Despite being offered various incentives including direct negotiations with the United States and the suspension of U. This left military pressure—the threat or actual use of force against the Bosnian Serbs—as the only real lever to convince Pale that a diplomatic solution was in its interests.

Yet, more than two years of trying to convince the NATO allies of this fact had led nowhere. At each and every turn, London, Paris, and other allies had resisted the kind of forceful measures that were required to make a real impact on the Bosnian Serb leadership.

In their informal discussions, Vershbow and Drew suggested that the only way to overcome this resistance was to equalize the risks between the United States on the one hand and those allies with troops on the ground on the other.

This could be achieved either by deploying U. Since the president had consistently ruled out deploying American ground forces to Bosnia except to help enforce a peace agreement, the only way significant military pressure could be brought to bear on the Bosnian Serbs would be after UNPROFOR had been withdrawn. In June , she once again made her case, presenting Clinton with a passionately argued memorandum urging a new push for air strikes in order to get the Bosnian Serbs to the table.

As Clinton well knew, the U. Instead, the emphasis should be on keeping the U. He could accept that there was no consensus for anything beyond continuing a policy of muddling through, or he could forge a new strategy and get the president to support a concerted effort seriously to tackle the Bosnia issue once and for all.

Having for over two years accepted the need for consensus as the basis of policy and, as a consequence, failed to move the ball forward, Lake now decided that the time had come to forge his own policy initiative. A consensus soon emerged on three key aspects of a workable strategy. Second, if a deal was to be struck between the parties, it was clear that such an agreement could not fulfill all demands for justice.

A diplomatic solution that reversed every Bosnian Serb gain simply was not possible. Witnesses spoke of streets littered with corpses.
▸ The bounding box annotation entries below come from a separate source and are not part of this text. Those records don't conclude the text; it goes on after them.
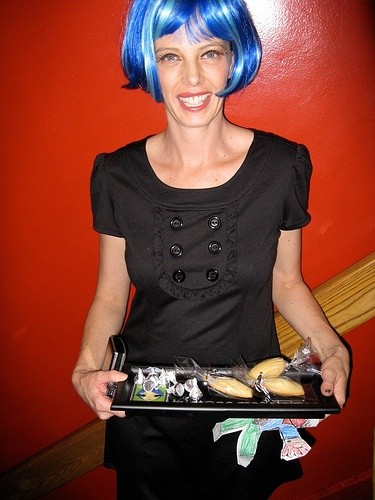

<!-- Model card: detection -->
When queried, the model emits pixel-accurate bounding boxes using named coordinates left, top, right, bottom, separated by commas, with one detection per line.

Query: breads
left=260, top=374, right=305, bottom=398
left=244, top=357, right=286, bottom=379
left=209, top=376, right=253, bottom=399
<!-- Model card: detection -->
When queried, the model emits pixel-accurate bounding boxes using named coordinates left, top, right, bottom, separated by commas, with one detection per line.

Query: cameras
left=100, top=335, right=127, bottom=397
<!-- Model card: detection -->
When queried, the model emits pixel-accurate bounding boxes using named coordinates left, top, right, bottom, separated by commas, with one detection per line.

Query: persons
left=70, top=0, right=351, bottom=500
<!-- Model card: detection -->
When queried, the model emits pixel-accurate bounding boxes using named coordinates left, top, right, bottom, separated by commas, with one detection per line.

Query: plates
left=110, top=363, right=340, bottom=419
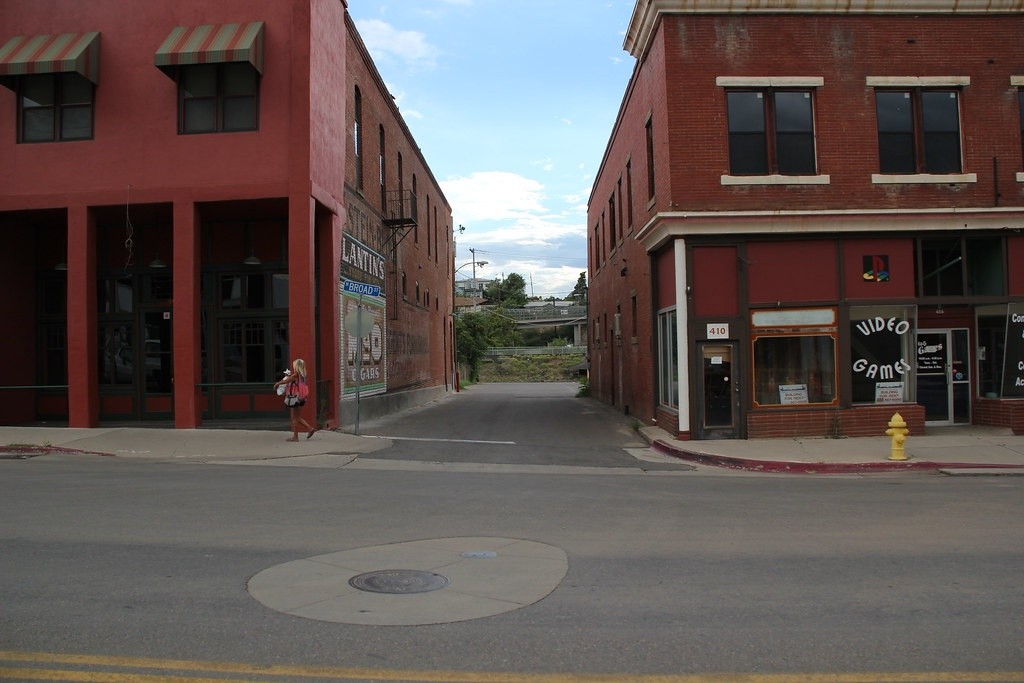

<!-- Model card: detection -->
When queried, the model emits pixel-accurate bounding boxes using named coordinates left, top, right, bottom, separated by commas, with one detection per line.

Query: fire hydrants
left=885, top=412, right=909, bottom=461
Under-equipped Dutch soldiers witnessing the Serb aggression did nothing and about 5, Muslims sheltering at their base were handed over.
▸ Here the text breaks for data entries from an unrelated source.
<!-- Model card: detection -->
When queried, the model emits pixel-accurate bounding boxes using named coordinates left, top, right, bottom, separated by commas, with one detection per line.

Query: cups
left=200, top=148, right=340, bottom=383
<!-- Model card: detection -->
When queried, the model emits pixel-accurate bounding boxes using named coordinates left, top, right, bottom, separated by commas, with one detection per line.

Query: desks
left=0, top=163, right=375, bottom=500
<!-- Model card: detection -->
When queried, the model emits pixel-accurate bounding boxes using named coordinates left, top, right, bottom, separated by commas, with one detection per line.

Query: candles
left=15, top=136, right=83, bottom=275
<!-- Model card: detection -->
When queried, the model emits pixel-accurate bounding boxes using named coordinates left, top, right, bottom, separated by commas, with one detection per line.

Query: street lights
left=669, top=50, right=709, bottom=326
A UN tribunal in The Hague that investigated the events later spoke of the huge amount of planning that went into the massacre.
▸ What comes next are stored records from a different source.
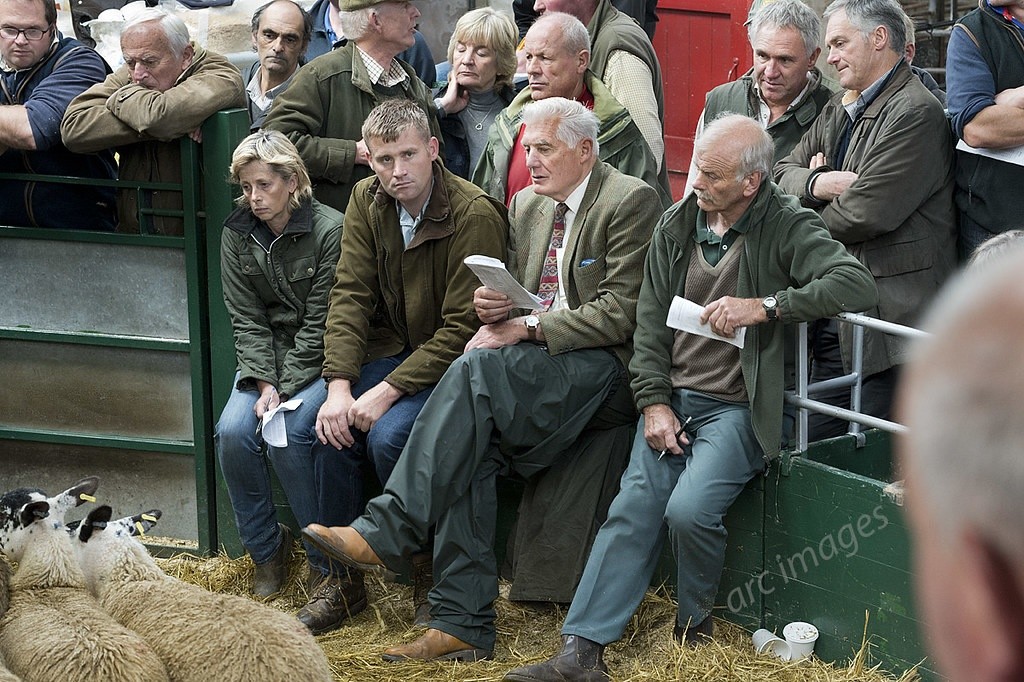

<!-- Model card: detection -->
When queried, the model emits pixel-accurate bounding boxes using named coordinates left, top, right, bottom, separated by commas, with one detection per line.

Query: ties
left=530, top=202, right=569, bottom=317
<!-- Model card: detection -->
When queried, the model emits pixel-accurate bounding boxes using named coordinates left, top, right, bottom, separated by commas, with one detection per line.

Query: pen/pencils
left=255, top=388, right=276, bottom=435
left=657, top=416, right=692, bottom=461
Buses carrying women and children were systematically search for males, and often troops took young boys and elderly men who would not have been eligible to serve in the army.

The effects of that massacre still reverberate to this day. New mass graves and bodies of victims are still being discovered, 25 years after the genocide. A report blamed the Dutch government and military officials for failing to prevent the killings. The entire government resigned in the wake of the report. In , the country's supreme court upheld a ruling that the Netherlands was partially responsible for deaths at Srebrenica.

The commander had gone into hiding after the end of the war in and was not found until , in his cousin's home in northern Serbia. Serbia has since apologised for the crime but still refuses to accept this was a genocide.

All images copyrighted. Massacre survivor: 'The soil is soaked with blood'. Living proof: Surviving a massacre. Mladic Srebrenica footage shown.